Asunercept

Legal status
- Legal status: Investigational;

Identifiers
- CAS Number: 1450882-18-4;
- DrugBank: DB15160;
- UNII: F333OQQ9UV;

= Asunercept =

Asunercept (INN; development codes APG101 and CAN008) is a soluble CD95-Fc fusion protein which is in clinical development for the treatment of glioblastoma multiforme (GBM) and myelodysplastic syndromes (MDS). Asunercept has been granted orphan drug status for the treatment of GBM and MDS in the EU and the US. It has also received PRIME designation by the European Medicines Agency (EMA) for the treatment of GBM.

==Mechanism of action==
Asunercept blocks the CD95–ligand (CD95L) from binding to the CD95-receptor (CD95), which induces apoptosis. In oncology, this blockade is intended to prevent the killing of activated T cells that can be induced by tumor-associated macrophages (TAMs), endothelial cells, or fibroblasts.

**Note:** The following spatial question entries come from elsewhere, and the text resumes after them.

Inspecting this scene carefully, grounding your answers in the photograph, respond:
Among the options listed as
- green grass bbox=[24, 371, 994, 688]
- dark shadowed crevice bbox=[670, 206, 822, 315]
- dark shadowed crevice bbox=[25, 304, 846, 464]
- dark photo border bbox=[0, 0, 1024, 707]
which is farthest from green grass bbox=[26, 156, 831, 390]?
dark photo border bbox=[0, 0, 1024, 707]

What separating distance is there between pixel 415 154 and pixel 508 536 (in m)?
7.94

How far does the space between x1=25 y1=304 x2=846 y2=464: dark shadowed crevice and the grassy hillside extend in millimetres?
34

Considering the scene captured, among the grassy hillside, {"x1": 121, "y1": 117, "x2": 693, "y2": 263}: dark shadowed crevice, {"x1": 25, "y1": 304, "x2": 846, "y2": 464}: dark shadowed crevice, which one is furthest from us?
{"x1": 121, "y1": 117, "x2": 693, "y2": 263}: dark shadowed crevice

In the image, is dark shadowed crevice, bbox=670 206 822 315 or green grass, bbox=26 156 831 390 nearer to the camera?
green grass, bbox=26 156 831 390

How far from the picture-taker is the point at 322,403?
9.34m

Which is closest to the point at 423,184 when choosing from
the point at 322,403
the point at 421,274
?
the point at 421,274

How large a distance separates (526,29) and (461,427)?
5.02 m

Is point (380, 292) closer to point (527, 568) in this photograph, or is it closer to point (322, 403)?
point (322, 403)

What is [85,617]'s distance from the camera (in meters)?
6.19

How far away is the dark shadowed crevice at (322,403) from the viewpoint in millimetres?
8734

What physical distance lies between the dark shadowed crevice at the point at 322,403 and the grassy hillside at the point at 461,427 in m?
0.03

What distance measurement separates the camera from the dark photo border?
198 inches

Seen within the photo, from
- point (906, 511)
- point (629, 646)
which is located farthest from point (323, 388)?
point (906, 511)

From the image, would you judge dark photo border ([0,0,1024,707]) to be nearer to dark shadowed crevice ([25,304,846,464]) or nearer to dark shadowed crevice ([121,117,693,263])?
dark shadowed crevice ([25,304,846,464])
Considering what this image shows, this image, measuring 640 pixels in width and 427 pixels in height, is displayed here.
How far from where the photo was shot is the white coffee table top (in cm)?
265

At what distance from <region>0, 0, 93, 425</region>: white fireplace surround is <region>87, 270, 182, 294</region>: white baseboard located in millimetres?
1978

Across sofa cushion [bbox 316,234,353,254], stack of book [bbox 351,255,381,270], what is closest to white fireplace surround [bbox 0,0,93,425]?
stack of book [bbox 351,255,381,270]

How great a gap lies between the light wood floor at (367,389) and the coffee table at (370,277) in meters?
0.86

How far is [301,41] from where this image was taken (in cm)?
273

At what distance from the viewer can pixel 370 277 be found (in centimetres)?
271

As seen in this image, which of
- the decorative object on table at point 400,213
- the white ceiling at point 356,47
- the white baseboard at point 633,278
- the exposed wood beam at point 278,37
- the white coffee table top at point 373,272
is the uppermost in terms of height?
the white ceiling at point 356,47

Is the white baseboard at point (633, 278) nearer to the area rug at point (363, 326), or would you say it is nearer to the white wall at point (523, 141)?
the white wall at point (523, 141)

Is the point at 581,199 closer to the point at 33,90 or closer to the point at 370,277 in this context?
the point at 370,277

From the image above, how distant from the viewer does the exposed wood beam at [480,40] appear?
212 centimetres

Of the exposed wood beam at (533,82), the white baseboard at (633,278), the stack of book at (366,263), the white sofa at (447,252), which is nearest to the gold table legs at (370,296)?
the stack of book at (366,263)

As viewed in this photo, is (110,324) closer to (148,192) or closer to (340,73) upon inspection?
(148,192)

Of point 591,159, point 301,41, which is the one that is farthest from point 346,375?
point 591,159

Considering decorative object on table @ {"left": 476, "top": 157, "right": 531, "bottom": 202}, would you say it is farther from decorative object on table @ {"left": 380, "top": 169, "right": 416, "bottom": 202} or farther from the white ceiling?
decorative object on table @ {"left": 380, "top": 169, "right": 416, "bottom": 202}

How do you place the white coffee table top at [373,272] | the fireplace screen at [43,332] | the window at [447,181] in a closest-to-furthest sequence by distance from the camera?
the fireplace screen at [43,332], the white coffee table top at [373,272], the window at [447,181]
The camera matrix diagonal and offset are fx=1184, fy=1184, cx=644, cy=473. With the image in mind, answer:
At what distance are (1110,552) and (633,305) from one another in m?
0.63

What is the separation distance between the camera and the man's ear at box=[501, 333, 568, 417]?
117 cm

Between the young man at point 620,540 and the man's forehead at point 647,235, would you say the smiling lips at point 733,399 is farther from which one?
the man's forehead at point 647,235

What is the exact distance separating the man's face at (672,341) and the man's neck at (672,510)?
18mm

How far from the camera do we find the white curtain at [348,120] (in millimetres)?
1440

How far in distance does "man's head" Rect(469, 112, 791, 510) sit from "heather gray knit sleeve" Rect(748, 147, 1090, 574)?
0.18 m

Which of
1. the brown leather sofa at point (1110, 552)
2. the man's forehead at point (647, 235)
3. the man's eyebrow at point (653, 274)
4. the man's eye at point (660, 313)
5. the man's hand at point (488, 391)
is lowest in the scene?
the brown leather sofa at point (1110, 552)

In MDS, CD95L-signaling is a negative regulator of erythrocyte production in the bone marrow and its blockade has been shown to rescue erythroid progenitors.

==Clinical development==
A randomized, double-blind, placebo-controlled phase I study to examine the safety and tolerability of asunercept has shown that it is well tolerated. The efficacy of asunercept was tested in a phase II randomized controlled trial for patients with GBM. A total of 83 patients with first or second relapse of GBM were enrolled in the successful proof-of-concept trial. The primary goal of doubling the number of patients reaching progression-free survival at six months (PFS6) was substantially exceeded.

Asunercept has also been successfully tested in a phase I trial to treat patients with MDS. MDS is a disease in which the bone marrow does not make enough healthy blood cells, which leads to blood cytopenias, especially anemia.